*Task material*.
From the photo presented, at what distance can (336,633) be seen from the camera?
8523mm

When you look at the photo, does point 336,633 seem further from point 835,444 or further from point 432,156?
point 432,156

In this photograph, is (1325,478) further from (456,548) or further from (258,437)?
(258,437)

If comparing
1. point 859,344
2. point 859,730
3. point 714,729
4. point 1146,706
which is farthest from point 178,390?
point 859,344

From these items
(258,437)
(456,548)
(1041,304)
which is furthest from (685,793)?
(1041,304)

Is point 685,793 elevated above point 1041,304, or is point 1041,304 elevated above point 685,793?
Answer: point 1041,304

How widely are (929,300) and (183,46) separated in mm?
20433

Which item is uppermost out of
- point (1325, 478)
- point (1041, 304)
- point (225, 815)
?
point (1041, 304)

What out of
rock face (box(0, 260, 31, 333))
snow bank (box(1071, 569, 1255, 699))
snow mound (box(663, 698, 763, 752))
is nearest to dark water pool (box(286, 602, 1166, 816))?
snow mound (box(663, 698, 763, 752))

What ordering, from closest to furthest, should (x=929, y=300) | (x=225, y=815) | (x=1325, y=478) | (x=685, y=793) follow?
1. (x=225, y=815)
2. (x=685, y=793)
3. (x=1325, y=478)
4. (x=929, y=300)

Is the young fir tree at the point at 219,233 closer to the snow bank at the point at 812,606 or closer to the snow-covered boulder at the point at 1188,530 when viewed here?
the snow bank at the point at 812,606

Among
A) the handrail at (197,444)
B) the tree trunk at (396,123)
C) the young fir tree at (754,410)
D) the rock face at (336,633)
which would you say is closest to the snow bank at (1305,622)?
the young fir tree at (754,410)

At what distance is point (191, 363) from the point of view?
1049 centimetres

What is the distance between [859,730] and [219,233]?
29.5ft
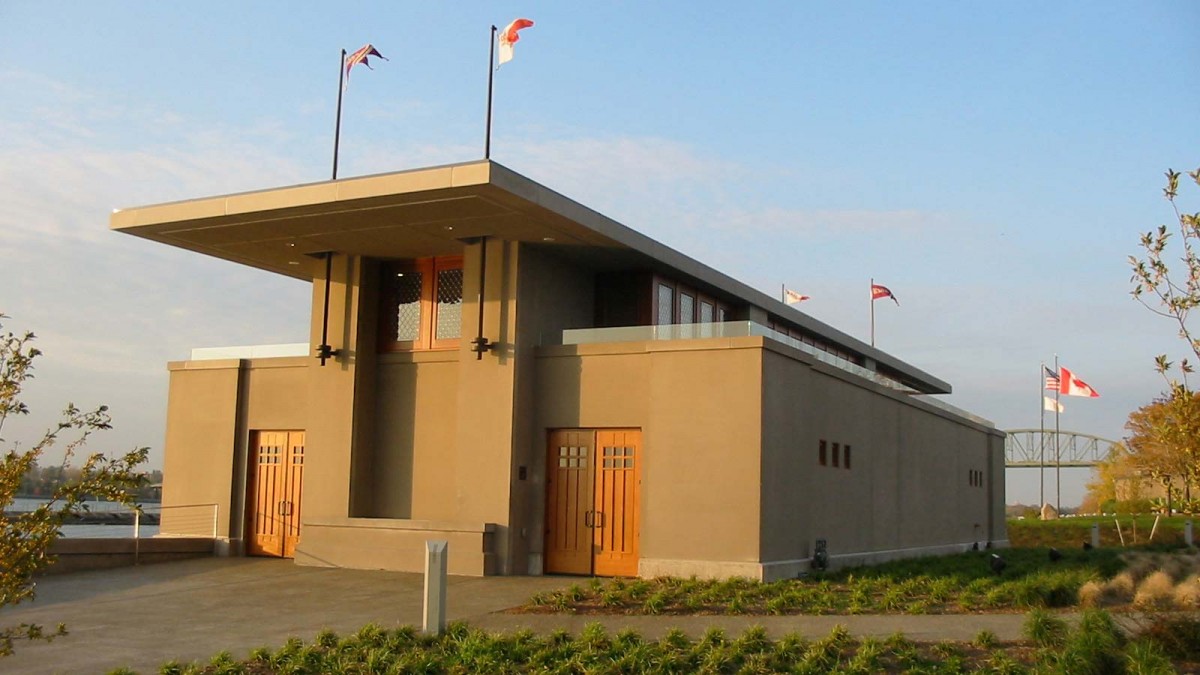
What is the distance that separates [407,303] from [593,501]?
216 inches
---
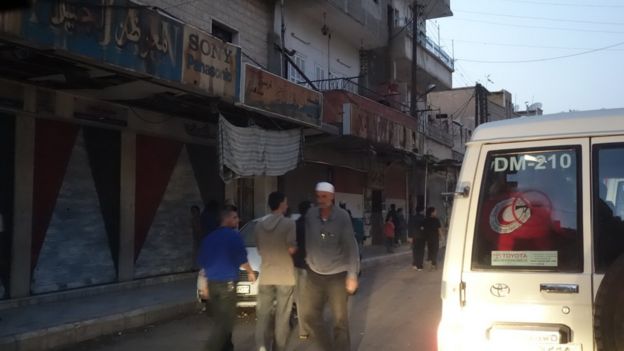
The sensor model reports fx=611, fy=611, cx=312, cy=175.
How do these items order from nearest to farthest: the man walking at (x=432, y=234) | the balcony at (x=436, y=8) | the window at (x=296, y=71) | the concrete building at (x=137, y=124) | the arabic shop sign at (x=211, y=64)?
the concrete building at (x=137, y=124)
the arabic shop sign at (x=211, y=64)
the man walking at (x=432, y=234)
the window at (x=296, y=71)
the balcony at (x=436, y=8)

*Set exercise*.
Starting at the line containing "Is point 685,793" and ending at the line containing "4. (x=929, y=300)", switch "elevated above" to "higher than" and return only those lines with everything else unchanged.

*The solution*.
Is point 685,793 higher than point 1041,304, or is point 1041,304 higher than point 685,793?
Answer: point 1041,304

How widely are (929,300) and (183,46) separated in mm?
20433

Which item is uppermost out of
- point (1325, 478)
- point (1041, 304)
- point (225, 815)
?
point (1041, 304)

What out of
rock face (box(0, 260, 31, 333))
snow bank (box(1071, 569, 1255, 699))
snow mound (box(663, 698, 763, 752))
is nearest to dark water pool (box(286, 602, 1166, 816))?
snow mound (box(663, 698, 763, 752))

What ordering, from closest to furthest, should (x=929, y=300) | (x=225, y=815) | (x=1325, y=478) | (x=685, y=793) follow?
1. (x=225, y=815)
2. (x=685, y=793)
3. (x=1325, y=478)
4. (x=929, y=300)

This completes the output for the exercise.